For Rosal, who has 11 years’ experience in the field, largely with NGOs in Viet Nam, London, Moscow and Tibet, the opportunity to work in Darfur and help people prepare for the longer-term – after the humanitarian workers have packed up and moved on to the next crisis – was too good to pass up.
“I can see the opportunities out there for community development and sustainability,” she says. “There is a great need for this and I think it’s been responded to very well by the general community and by the Government. They realize we won’t be here forever.”
There is no such thing as a ‘typical day’, according to Rosal, who spent two days last week visiting the small town of Kafod to oversee a trial project to disarm, demobilize and reintegrate child soldiers.

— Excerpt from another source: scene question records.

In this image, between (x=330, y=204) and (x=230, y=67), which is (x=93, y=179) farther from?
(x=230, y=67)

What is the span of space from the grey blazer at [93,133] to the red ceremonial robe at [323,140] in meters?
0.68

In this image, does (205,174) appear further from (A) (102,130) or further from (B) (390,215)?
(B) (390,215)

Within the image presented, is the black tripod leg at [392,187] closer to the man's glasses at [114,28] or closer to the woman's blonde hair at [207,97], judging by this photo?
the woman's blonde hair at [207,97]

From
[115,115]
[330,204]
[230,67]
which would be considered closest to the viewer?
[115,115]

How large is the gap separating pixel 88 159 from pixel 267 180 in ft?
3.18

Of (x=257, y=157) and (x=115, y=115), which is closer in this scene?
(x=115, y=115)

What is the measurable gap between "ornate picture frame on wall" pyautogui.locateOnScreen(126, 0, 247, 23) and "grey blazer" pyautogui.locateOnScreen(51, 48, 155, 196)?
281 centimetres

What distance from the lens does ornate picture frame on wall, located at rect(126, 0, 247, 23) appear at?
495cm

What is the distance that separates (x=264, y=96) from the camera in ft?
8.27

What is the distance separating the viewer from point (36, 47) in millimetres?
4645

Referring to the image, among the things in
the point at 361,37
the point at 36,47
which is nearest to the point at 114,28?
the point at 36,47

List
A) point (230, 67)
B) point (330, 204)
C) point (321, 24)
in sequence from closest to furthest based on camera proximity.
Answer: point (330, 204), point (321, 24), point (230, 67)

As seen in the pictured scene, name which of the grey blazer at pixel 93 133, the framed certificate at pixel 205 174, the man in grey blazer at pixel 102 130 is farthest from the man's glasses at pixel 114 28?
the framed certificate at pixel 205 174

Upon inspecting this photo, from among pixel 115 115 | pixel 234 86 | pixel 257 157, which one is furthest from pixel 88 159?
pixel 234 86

Back in El Fasher, her work day usually starts about 8 a.m. in the offices of UNICEF, where she checks her emails and completes administrative tasks before setting out for the Ministry of Social Affairs, where she has been placed by UNICEF on agreement with the Government.

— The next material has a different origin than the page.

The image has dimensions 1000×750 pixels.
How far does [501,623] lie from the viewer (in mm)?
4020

There, with the help of a local language assistant, Rosal might talk with social workers about individual cases where they face particular trouble, train them on providing psycho-social care to children scarred by war, or discuss workshop ideas with Government officials for future projects.
“My aim is to inject inspiration and motivation,” she says simply.
It’s often incremental work where the gains are not always seen in a day but over weeks and months, such as the planned scheme to set up a vocational centre for street children in El Fasher.
“Hopefully it will be a way to give children on the streets an alternative way of getting an education and having access to better livelihoods,” says Rosal.
Much of her day is taken up with resolving bread-and-butter issues. “Maybe there’s not enough fuel for the vehicle that UNICEF has donated to them. That’s often a problem, or the fuel for the motorbikes that the social workers use for home visits. There are financial issues. We’re always looking at ways to procure funding.”
A lack of resources is indeed a frequent frustration, but the daily rewards are also great, stresses Rosal, an Australian national who has been seconded to UNICEF by RedR, which provides personnel to humanitarian agencies worldwide.
“I really enjoy working with the national staff. I’m not someone who likes to be tied down dealing with budgets… The Director of Social Work and Development [in the ministry] is a wonderful woman, for example, very down to earth… It’s a joy to work with everyone. If I’m not with them for a couple of days, I really miss them.”